» **Exercise details**:
Emit the line that holds "genus: Syncerus" and all lines following it through the end of the data, verbatim, and nothing else.
--
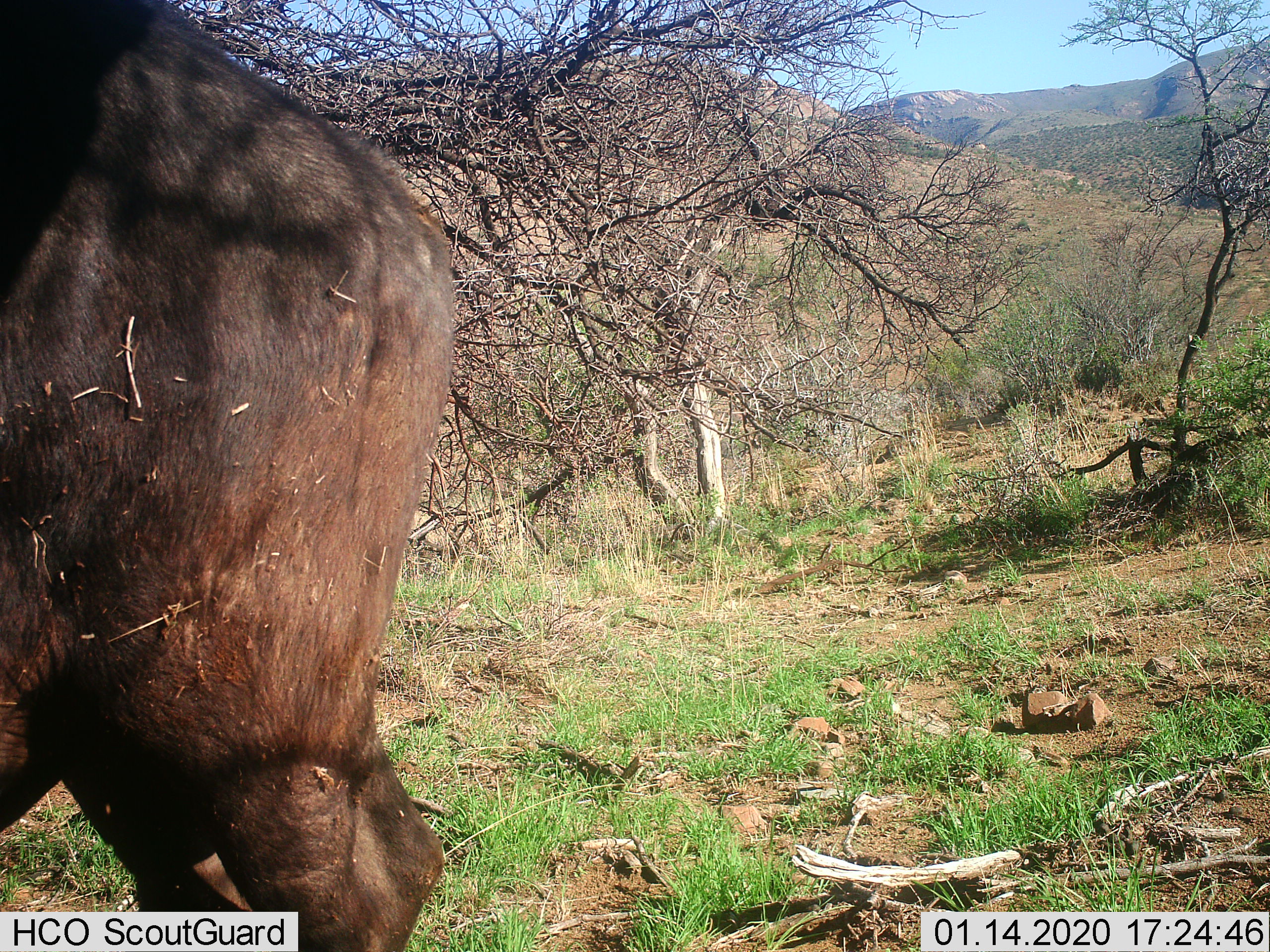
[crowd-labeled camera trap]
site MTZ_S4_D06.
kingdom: Animalia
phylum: Chordata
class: Mammalia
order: Artiodactyla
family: Bovidae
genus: Syncerus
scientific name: Syncerus caffer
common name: african buffalo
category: buffalo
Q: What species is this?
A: Buffalo (african buffalo) (Syncerus caffer).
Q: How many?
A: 1.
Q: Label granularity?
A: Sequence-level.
--
» **Answer**:
genus: Syncerus
scientific name: Syncerus caffer
common name: african buffalo
category: buffalo
Q: What species is this?
A: Buffalo (african buffalo) (Syncerus caffer).
Q: How many?
A: 1.
Q: Label granularity?
A: Sequence-level.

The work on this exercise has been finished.